### Exercise data
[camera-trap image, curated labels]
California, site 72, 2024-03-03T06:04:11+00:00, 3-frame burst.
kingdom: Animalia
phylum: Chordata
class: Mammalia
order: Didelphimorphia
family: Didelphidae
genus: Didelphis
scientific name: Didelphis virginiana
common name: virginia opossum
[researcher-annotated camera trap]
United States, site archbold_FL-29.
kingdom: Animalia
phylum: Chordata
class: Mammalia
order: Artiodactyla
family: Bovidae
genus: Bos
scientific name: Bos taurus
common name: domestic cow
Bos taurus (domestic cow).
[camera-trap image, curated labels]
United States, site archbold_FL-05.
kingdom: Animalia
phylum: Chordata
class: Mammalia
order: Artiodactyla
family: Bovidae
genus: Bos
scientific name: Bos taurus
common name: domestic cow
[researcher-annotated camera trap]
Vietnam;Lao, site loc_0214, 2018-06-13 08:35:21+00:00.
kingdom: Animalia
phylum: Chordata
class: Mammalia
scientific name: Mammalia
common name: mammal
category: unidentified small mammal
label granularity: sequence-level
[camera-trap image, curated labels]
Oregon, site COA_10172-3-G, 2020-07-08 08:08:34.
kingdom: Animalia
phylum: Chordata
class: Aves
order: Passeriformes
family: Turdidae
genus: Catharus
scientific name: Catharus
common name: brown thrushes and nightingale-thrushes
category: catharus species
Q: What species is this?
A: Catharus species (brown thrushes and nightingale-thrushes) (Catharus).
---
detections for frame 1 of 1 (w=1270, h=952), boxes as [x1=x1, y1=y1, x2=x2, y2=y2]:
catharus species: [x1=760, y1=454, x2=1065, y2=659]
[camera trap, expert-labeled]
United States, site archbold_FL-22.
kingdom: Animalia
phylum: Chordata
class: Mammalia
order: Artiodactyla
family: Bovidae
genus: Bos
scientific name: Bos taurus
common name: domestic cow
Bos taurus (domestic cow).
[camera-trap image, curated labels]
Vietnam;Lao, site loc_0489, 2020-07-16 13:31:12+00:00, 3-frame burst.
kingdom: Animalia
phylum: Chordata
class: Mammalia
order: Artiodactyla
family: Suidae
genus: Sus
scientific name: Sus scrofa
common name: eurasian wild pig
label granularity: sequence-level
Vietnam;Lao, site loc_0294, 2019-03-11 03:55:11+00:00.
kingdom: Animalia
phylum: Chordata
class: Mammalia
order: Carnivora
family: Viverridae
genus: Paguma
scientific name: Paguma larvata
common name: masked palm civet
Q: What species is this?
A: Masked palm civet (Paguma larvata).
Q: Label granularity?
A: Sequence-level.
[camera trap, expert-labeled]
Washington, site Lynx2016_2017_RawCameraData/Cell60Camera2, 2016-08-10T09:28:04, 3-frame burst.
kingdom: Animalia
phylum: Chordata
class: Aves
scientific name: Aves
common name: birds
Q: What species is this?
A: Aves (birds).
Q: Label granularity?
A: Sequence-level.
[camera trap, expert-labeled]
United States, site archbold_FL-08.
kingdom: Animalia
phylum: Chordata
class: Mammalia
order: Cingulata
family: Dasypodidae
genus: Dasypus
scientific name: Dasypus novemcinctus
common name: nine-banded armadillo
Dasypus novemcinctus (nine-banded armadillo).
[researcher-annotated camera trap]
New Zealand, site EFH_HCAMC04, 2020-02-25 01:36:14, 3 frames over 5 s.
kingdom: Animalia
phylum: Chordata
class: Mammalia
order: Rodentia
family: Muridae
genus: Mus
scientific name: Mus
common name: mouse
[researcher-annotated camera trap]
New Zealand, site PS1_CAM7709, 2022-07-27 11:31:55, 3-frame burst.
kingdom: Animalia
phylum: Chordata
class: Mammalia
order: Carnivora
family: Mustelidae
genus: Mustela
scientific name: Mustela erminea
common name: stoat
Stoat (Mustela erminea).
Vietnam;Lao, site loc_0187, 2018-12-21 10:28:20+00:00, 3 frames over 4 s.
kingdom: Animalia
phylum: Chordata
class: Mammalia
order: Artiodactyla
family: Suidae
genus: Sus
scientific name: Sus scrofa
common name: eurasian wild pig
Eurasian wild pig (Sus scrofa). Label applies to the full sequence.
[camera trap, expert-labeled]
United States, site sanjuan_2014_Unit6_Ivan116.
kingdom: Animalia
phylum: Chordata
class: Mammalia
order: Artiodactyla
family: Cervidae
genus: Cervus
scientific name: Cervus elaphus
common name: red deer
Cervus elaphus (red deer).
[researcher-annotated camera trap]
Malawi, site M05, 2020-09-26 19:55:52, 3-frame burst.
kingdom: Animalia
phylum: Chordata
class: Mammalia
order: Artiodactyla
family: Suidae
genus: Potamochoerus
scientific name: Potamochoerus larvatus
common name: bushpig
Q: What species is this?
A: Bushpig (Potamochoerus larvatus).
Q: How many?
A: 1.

### About this exercise
For each line above that includes the word "over", make a copy of that line.

### Answer section
New Zealand, site EFH_HCAMC04, 2020-02-25 01:36:14, 3 frames over 5 s.
Vietnam;Lao, site loc_0187, 2018-12-21 10:28:20+00:00, 3 frames over 4 s.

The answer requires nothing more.